To assess the capacity of our D6 early ENS progenitors (H9-RFP) to generate enteric-like neurons in vitro, we subjected them to ENS differentiation conditions, as previously described.24 25 By D21, progenitors gave rise to complex neuronal networks widely expressing ENS progenitor/enteric glial markers (SOX10) and enteric neuronal markers (TUBB3, TH, PGP9.5, HUC/D, nNOS, RET, CALB2 and TRKC) (figure 2A–L, online supplemental figure 2A,B). Similar results were obtained using the SFCi55ZsG iPSC line (online supplemental figure 2C). Moreover, we found that D6 ENS progenitors could efficiently generate enteric neurons and glia even after cryopreservation and storage in liquid nitrogen for 6 months despite a decrease in viability (online supplemental figure 2D,E). The functionality of in vitro-derived neurons was further examined via calcium imaging. Ca2+ transients in ENS progenitor derivatives were observed following application of either high K+, treatment with the nicotinic agonist DMPP or EFS (figure 2M–O). Based on these data, we conclude that D6 hPSC-derived vagal NC/early ENS progenitors can be directed to produce in vitro cells that exhibit the hallmarks of functional enteric neurons and glia.

Supplemental material

Figure 2

Human embryonic stem cell (hESC)-derived vagal neural crest (NC)/enteric nervous system (ENS) progenitors can be differentiated to enteric-like neurons and glia in vitro. (A–L) Representative images of day 21 neurons immunolabeled with indicated ENS markers following in vitro differentiation of hESC-derived (H9 background) vagal NC cells. (M–O) Analysis and quantification of hESC-derived (H9 background) neuronal Ca2+ response to depolarisation with high K+ (M), activation with DMPP (N) and electrical stimulation (O). Left: overview of the regions of interest (ROIs) employed for analysis. Right: individual line traces of the responding cells, the change in fluorescence (F/F0) is plotted over time (s). The traces are randomly chosen for illustration. The application of high K+/DMPP/electrical stimulation is represented by the grey bar in the graph. Scale bars: 100 µm.

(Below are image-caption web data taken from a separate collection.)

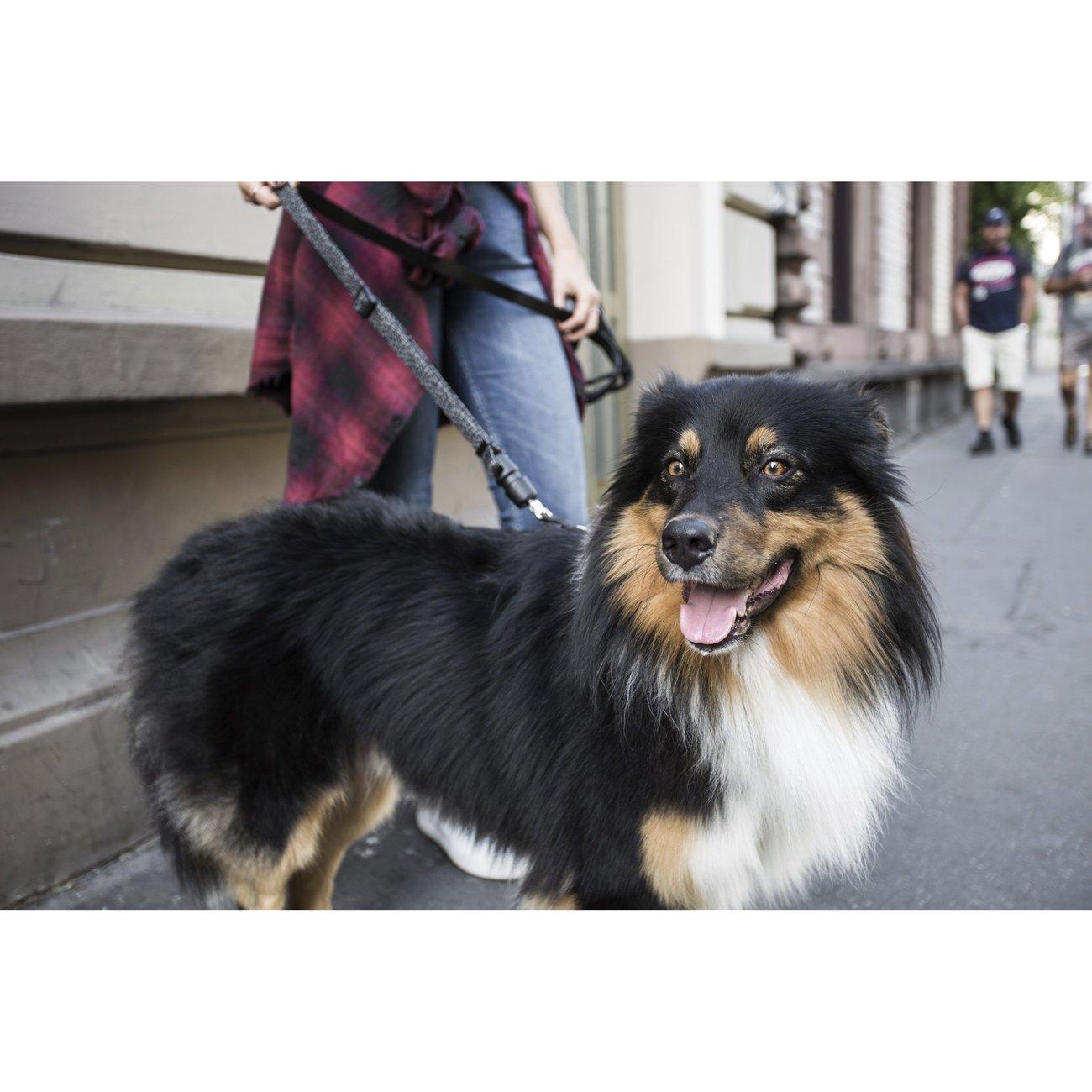 GoLeyGo Hunde Rundleine 2.0 Rope, Bild 16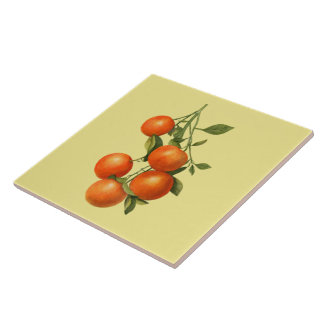 Oranges ~ Botanical Tile ~ Kitchen ~ Any Color ~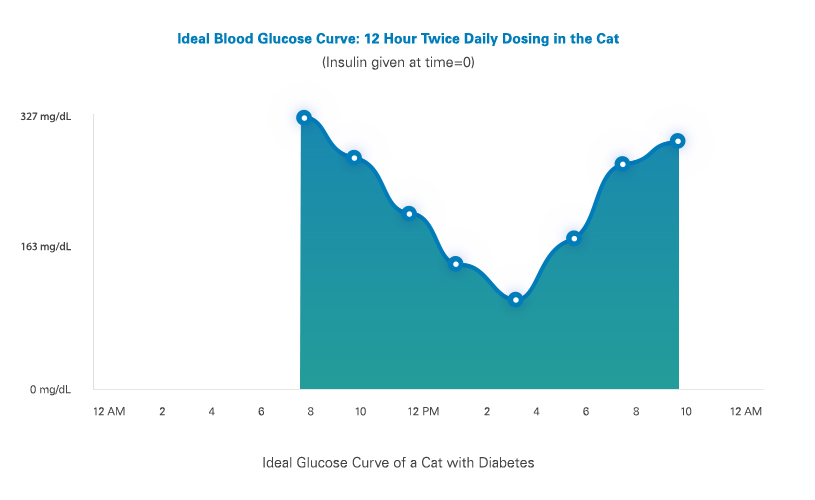 glucose curves for cats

hPSC-derived ENS progenitors survive transplantation and migrate through the endogenous tissue

HSCR patient-derived colonic samples (obtained from surgical discard tissue under informed consent) were transplanted with freshly thawed vials of frozen ENS progenitors generated from either ZsGreen+ SFCi55 iPSCs or H9-RFP hESCs and maintained in organotypic culture ex vivo (figure 3A–C). Transplanted segments were imaged at 7-day intervals (ie, D7, figure 3D; D14, figure 3E; D21, figure 3F) throughout ex vivo culture, with ZsGreen expression being maintained and observed in all transplanted segments that were imaged at D21 prior to further processing (15/15). Using a custom-designed FIJI Macro, which unbiasedly delineated the extent of donor ZsGreen+ cell integration in recipient tissues, we were able to map donor cell migration following ex vivo transplantation. Importantly, donor cell coverage was observed to increase with time following transplantation: D7 (0.72±0.25×106 µm2), D14 (1.26±0.36×106 µm2) and D21 (1.49±0.59×106 µm2) (figure 3J, n=4). Moreover, delineation and superimposition of the maximal perimeter of donor cell coverage at D7, D14 and D21 revealed progressive migration in all directions from the presumptive site of transplantation (figure 3K). Interestingly, donor ENS progenitors appeared to migrate, in all directions from the transplant site, as individual cells or in ‘chains’ reminiscent of NC cells/ENS progenitors colonising the embryonic murine GI tract in vivo.40 These migrating transplanted cells were often detected in close association with the presumptive endogenous tissue vasculature (figure 3L, arrowheads).

Figure 3

ZsGreen-labelled ENS progenitors survive transplantation into Hirschsprung disease (HSCR) surgical discard tissue and spread through endogenous tissue. (A–C) Schematic representation of ex vivo transplantation procedure conducted on patient-derived HSCR colonic tissue. (D–F) Representative stereoscopic images of ZsGreen+ donor ENS progenitor cells following ex vivo transplantation into patient-derived HSCR tissue at (D) day 7 (D7), (E) D14 and (F) D21. (G–I) Representative images showing delineation of ZsGreen+ donor cell coverage (from D to F) achieved using a custom-designed FIJI Macro. (J) Summary data showing quantification of donor cell coverage at D7, D14 and D21; n=4 transplanted segments. (K) Representative image showing superimposed outlines of the extent of migration at D7 (yellow outline), D14 (cyan outline) and D21 (magenta outline) from panel D to F. Arrows show direction of spread from the presumptive transplant site. (L) High magnification imaging revealed donor cells migrating from the site of transplantation in all directions (arrows) and ZsGreen+ cells that were observed closely associated with endogenous vasculature (arrowheads). Scale bars: D–F: 2 mm; L: 500 µm. CM, circular muscle; ENS, enteric nervous system; LM, longitudinal muscle; MYP, myenteric plexus; SMP, submuscosal plexus.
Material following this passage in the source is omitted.